Kayıt listesi »
___
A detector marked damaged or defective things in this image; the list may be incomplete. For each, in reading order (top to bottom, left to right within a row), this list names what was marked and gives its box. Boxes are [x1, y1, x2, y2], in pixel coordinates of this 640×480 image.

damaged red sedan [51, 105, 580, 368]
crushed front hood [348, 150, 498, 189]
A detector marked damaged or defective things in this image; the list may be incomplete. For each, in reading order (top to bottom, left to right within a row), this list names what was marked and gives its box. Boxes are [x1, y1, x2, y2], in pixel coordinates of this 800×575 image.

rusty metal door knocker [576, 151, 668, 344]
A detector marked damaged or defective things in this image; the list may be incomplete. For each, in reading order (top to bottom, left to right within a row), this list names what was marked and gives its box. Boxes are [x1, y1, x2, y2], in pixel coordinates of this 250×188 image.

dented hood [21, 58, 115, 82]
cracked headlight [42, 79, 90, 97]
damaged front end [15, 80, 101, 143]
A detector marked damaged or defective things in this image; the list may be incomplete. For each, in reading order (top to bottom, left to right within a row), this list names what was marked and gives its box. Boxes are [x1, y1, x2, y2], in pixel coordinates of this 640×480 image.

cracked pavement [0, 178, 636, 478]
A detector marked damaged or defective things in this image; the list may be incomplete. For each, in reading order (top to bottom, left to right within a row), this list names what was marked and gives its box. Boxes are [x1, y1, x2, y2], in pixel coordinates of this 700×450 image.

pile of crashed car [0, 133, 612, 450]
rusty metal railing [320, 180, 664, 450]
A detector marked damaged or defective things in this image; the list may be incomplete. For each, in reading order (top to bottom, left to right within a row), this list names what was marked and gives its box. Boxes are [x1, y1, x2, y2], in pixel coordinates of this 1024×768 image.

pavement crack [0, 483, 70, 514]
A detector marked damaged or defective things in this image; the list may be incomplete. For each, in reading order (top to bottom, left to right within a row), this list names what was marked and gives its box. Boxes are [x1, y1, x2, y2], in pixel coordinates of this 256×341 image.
___
Listenin başından "damaged red sedan [51, 105, 580, 368]" ifadesinin geçtiği satıra kadar (her iki uç dahil) olan satırları, boş satırları atlayarak, Markdown tablosu olarak verir misin? "No" sütununa sıra numarası, "Satır" sütununa satırın kendisi gelsin.

Alıştırma çözümü »
| No | Satır |
|---|---|
| 1 | A detector marked damaged or defective things in this image; the list may be incomplete. For each, in reading order (top to bottom, left to right within a row), this list names what was marked and gives its box. Boxes are [x1, y1, x2, y2], in pixel coordinates of this 640×480 image. |
| 2 | damaged red sedan [51, 105, 580, 368] |